Shoulder height: 61-130 cm

Weight: M= 40-80 kg ; F= 25-60 kg


ECOLOGY

Habitat: Very adaptable, bushbucks are found in diverse woody habitats from riverine forests to wooded savannah, miombo woodlands, thickets, marshes. They avoid open areas such as short-grass savannahs, steppe, plains, deserts. It is not found either in dense moist equatorial forests. Bushbucks are always in the vicinity of a permanent source of water.

Feeding ecology: Browsers mostly. Bushbucks feed on fruits, leguminous plants, pods especially acacia pods, leaves from shrubs and trees. They are especially partial to young green shoots and leaves. Low fibre plants are preferred. Bushbucks often associate with baboons in the hope to capitalize on the fallen fruits that they drop in their wake. This may seem as an unnatural association since baboons are a threat to very young bushbucks but it also increases predator detection.

Behavior: Mostly solitary similarly to most forest antelopes such as duikers. However, bushbucks are not asocial. It is not unusual to find gathering up to a dozen individuals when food is plentiful. Bushbuck couples are also a common occurrence.

For most authors, bushbucks are not territorial but this is still a hotly debated aspect of bushbuck behavior. According to a study from Wronski et al. in Uganda, related females are organized in matrilinear clans defending home ranges against foreign females. Within home ranges, females usually live by themselves in a core area. Yet, they do not show hostile behavior when they meet with other related females. Female homeranges overlap considerably.

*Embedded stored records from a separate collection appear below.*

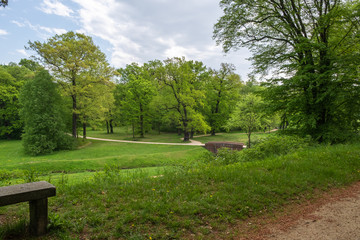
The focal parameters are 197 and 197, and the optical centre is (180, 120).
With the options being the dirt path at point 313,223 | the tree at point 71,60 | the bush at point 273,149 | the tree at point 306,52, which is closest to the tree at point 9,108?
the tree at point 71,60

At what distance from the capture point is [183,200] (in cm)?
414

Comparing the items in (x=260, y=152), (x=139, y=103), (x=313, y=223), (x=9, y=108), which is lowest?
(x=313, y=223)

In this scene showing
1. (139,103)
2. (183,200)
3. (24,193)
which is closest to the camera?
(24,193)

This is not the case for male homeranges which do not overlap and may be considered as exclusive areas which are marked with the oily secretions on the forehead and vegetation thrashing with the horns. They may also stand erect and conspicuously on elevated ground like topis or hartebeests which are territorial antelopes leading some zoologists like Apio and Wronski to conclude that bushbucks are territorial. Yet, bushbucks do not seem to actively defend their territory. Defense of an exclusive area is one of the main criteria to identify territorial behavior in the Animal Kingdom and especially with antelopes. When two males meet, they usually execute a lateral display with a stiff-legged walk, head erect. They will also arch their back and raise their white dorsal crests. When they fight, males lower their heads with present their horns before interlocking them. Each try to stab and fore the flanks of its opponent. Fights may be fatal and thus remain rare. Young males are usually chased from an exclusive area. It was previously thought that an age-based hierarchy among males but it seems this theory has been disproved.

Bushbucks spend 40% of their time foraging, 50% resting in cover, and 12% roaming (Waser, see also Estes). They are both diurnal and nocturnal but mostly nocturnal.

Reproduction: Bushbucks reproduce all year long. Gestion varies in length from 6 to 7 months. The fawn remains hidden in vegetal cover for the first few months following parturition before it can follow its mother. Reproductive behavior is similar to that of other antelopes. The male urine tests the female receptivity by following her in head-low posture in an attempt to rest its head on her rump prompting her to urinate. The female uses a specific crouch to do so.

Predators: Bushbucks are preyed upon by all big predators and especially leopards which are plentiful in habitat frequented by bushbucks. African wild dogs, spotted hyenas, lions, rock pythons and crocodiles also prey on bushbucks. Bushbuks use unusual evasive behavior by freezing in dense vegetation or lying low on the ground in the hope to go undetected.  Lions have been seen walking close to a bushbuck standing still without detecting it. If they are detected, they dive into cover. Young bushbucks are preyed upon by baboons, chimpanzees, honey badgers, caracals, servals, jackals and raptors.

Best places to see it: Although widespread and found in most national parks and reserves, the bushbuck cryptic habits make it unpredictable and hard to observe.